Supplied records:
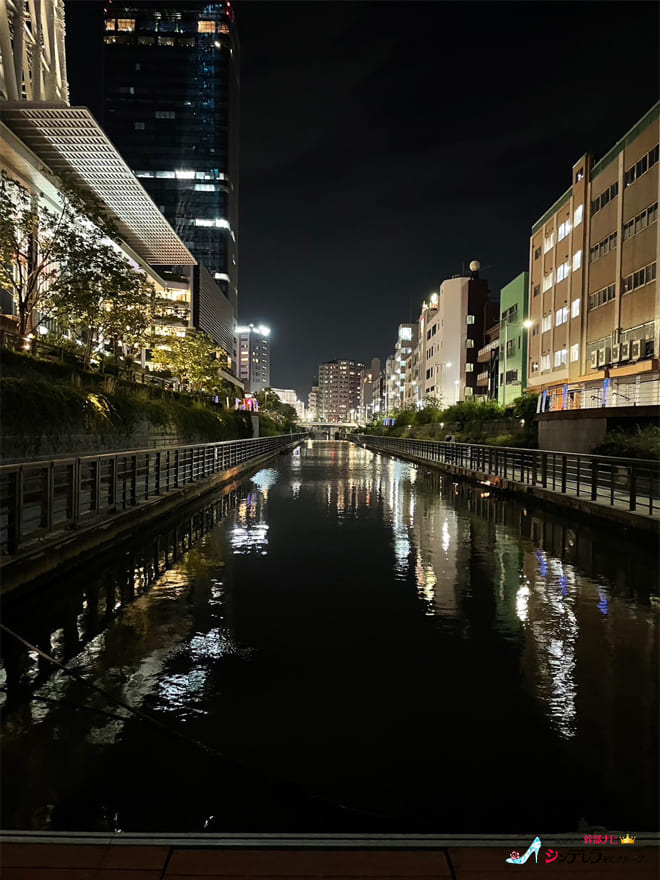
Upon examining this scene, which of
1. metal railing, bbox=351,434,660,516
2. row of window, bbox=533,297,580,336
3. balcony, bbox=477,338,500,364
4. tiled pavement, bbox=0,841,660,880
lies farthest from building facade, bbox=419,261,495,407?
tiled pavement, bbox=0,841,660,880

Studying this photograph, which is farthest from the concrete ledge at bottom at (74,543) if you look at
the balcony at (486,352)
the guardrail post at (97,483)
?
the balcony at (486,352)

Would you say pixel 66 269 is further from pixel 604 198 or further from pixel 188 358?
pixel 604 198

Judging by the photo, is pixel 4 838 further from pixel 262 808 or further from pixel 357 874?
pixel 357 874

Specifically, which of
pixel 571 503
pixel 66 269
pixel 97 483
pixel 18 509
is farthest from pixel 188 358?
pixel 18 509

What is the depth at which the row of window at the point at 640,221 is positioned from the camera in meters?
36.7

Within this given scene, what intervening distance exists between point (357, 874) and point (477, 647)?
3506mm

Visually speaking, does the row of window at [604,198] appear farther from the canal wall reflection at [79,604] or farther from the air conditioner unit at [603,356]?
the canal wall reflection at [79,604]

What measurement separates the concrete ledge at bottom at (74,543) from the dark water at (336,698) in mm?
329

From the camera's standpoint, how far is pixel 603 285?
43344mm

* * *

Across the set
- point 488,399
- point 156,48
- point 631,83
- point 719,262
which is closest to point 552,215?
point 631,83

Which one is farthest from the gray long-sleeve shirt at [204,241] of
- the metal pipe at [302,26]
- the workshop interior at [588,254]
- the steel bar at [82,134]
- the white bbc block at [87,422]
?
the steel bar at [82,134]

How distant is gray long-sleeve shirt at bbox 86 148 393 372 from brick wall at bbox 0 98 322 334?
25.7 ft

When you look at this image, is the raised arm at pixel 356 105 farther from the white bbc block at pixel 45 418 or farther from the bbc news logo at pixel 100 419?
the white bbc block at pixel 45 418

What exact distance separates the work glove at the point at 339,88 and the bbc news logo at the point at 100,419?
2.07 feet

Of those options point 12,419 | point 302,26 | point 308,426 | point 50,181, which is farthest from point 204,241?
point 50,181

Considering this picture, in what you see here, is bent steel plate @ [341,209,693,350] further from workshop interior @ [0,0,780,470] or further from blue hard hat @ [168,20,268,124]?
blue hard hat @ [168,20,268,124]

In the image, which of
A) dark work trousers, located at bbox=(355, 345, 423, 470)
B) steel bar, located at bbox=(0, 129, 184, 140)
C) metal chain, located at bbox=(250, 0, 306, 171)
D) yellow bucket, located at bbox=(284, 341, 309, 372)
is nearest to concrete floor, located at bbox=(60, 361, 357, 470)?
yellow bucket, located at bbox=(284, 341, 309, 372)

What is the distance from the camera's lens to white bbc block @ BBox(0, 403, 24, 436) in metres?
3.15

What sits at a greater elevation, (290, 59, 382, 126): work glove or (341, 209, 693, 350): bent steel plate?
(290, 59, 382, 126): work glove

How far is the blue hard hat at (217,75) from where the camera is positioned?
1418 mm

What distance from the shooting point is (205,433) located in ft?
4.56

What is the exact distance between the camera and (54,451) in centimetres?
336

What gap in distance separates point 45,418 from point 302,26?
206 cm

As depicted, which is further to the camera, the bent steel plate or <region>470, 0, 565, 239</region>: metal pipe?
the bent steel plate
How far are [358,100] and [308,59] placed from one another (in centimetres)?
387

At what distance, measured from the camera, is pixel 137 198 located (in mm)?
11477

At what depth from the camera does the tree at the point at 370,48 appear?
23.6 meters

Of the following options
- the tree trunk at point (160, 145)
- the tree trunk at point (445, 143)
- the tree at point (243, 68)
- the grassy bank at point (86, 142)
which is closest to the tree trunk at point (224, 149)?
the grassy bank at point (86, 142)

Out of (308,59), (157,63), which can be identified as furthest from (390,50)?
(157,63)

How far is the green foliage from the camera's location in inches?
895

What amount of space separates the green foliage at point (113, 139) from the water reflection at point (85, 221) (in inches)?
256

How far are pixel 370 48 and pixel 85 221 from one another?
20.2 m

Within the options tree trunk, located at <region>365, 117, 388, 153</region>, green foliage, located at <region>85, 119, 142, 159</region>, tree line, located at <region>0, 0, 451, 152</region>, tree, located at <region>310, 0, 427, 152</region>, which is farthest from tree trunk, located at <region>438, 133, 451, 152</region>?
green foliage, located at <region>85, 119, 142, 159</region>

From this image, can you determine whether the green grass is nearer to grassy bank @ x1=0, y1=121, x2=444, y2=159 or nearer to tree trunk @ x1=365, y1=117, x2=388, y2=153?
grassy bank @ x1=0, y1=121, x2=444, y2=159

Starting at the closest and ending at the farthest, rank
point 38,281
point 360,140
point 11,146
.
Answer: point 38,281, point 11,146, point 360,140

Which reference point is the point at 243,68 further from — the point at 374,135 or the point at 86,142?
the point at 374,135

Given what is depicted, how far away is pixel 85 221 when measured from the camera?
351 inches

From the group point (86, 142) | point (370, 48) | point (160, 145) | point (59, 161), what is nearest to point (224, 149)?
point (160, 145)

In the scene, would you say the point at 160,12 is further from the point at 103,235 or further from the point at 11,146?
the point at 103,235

Direction: Please return the stretch of the data from the line containing "What is the distance" through the line containing "23.6 meters", word for word and with both of those lines included.

Result for this task:
What is the distance from the camera's lens to white bbc block @ BBox(0, 403, 24, 436) in metres?
3.15

What sits at a greater elevation, (290, 59, 382, 126): work glove or (341, 209, 693, 350): bent steel plate?
(290, 59, 382, 126): work glove

How far is the blue hard hat at (217,75) from where the camera is positioned?
1418 mm

What distance from the shooting point is (205,433) located in ft?
4.56

What is the exact distance between the camera and (54,451) in centimetres?
336

What gap in distance separates point 45,418 from point 302,26?
206 cm

As depicted, which is further to the camera, the bent steel plate or <region>470, 0, 565, 239</region>: metal pipe?
the bent steel plate
How far are [358,100] and [308,59] placed from one another (in centimetres)?
387

At what distance, measured from the camera, is pixel 137 198 located (in mm)?
11477

At what depth from the camera does the tree at the point at 370,48 appear?
23.6 meters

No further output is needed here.